» RECORDS FOR THIS EXERCISE:
*** Begin section ***

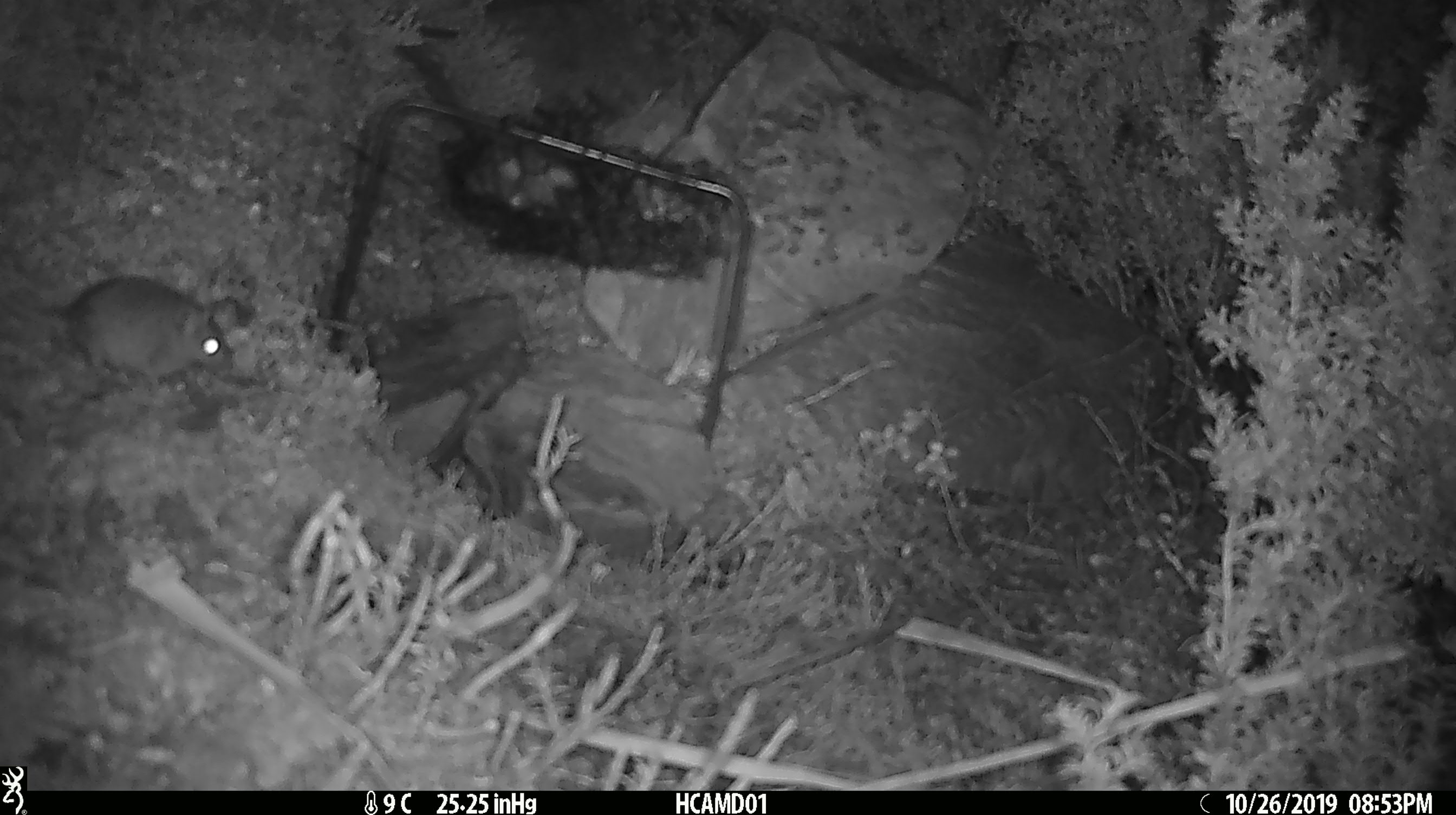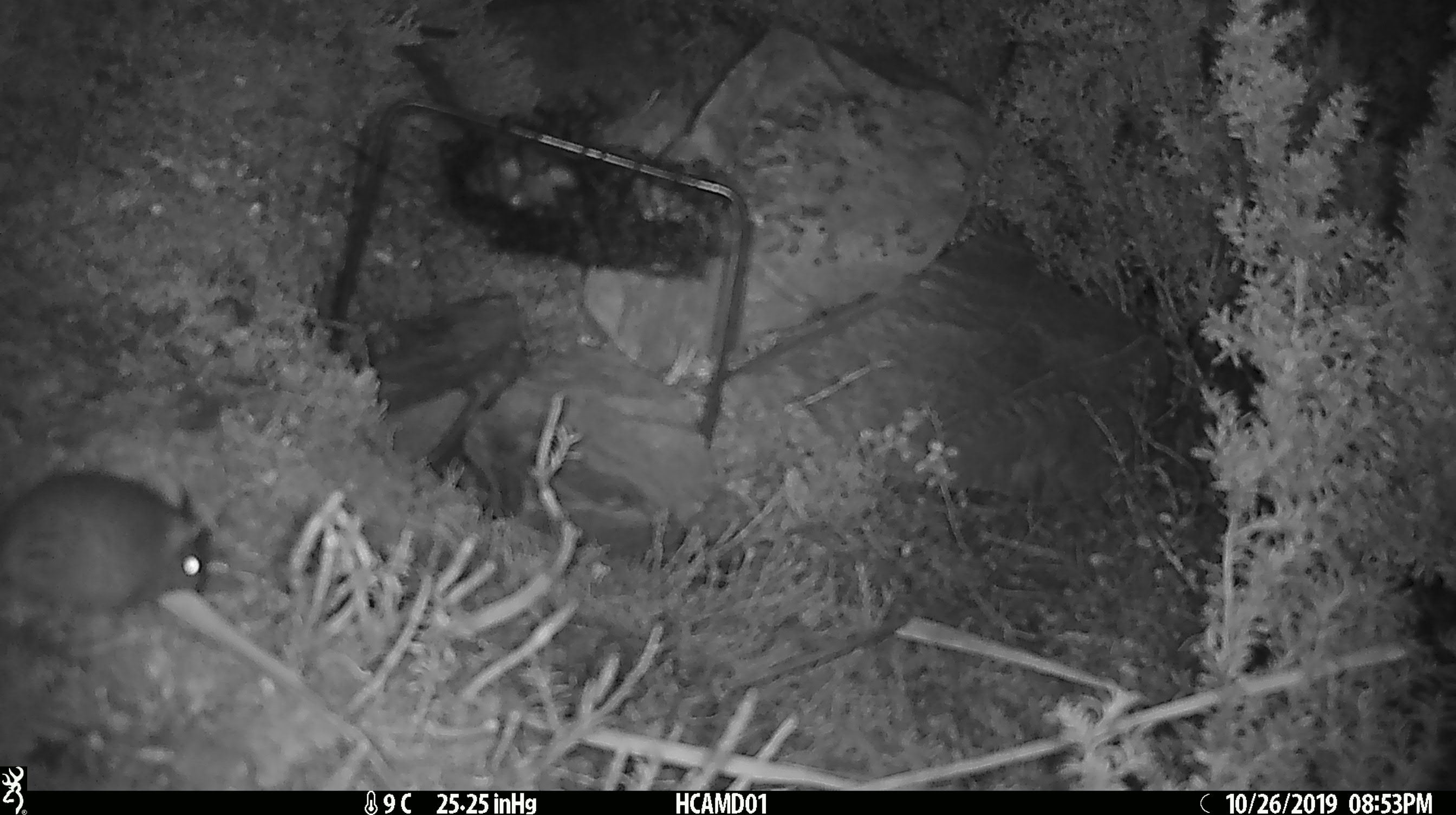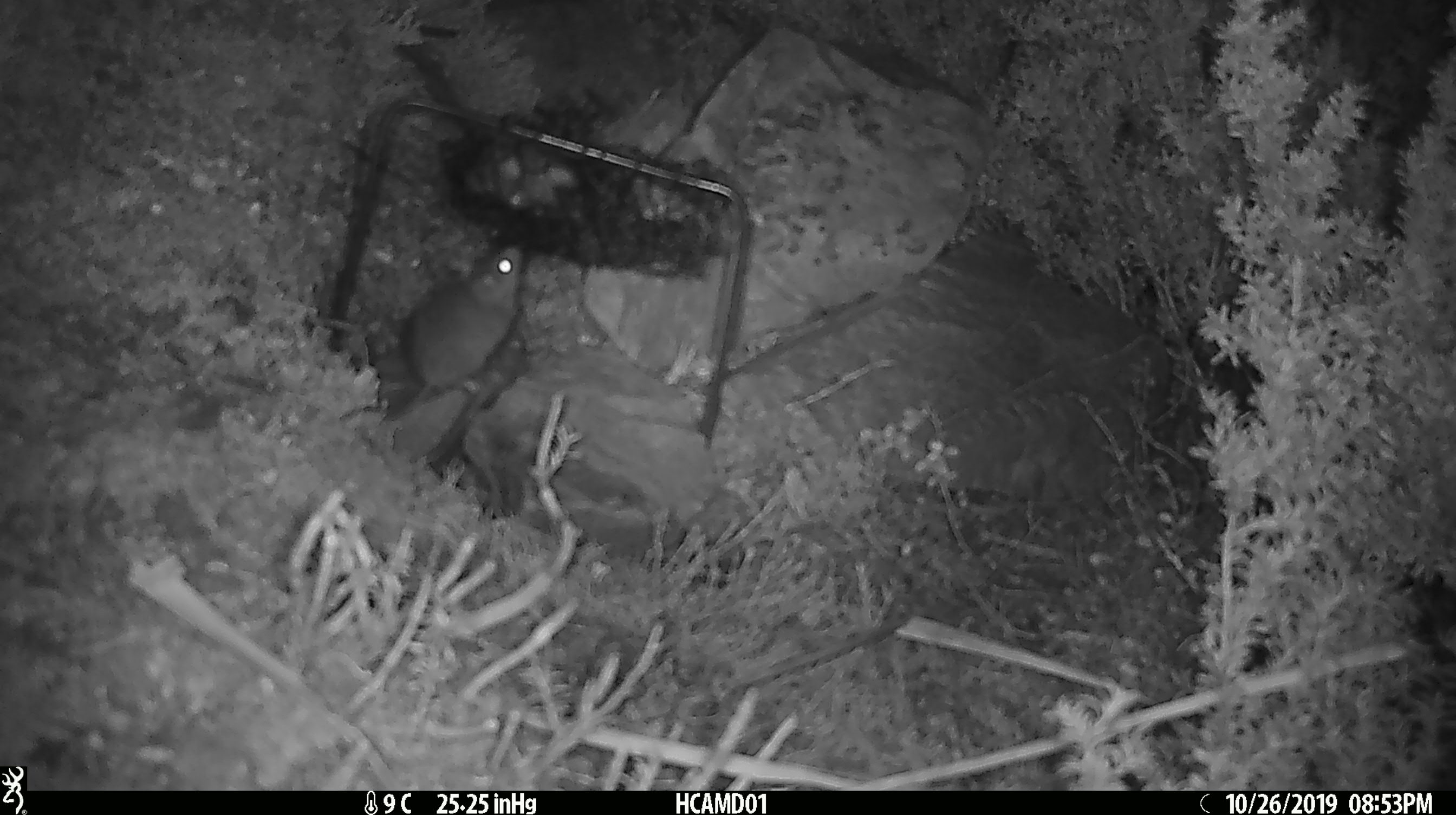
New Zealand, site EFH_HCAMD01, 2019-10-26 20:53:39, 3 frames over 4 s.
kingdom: Animalia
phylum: Chordata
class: Mammalia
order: Rodentia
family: Muridae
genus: Mus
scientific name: Mus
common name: mouse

*** End section ***

» WHAT THIS TASK INVOLVES:
Quote, word for word, every line starting at the one that contains "kingdom: Animalia" and ending with the final line of the entries.

» EXERCISE RESULT:
kingdom: Animalia
phylum: Chordata
class: Mammalia
order: Rodentia
family: Muridae
genus: Mus
scientific name: Mus
common name: mouse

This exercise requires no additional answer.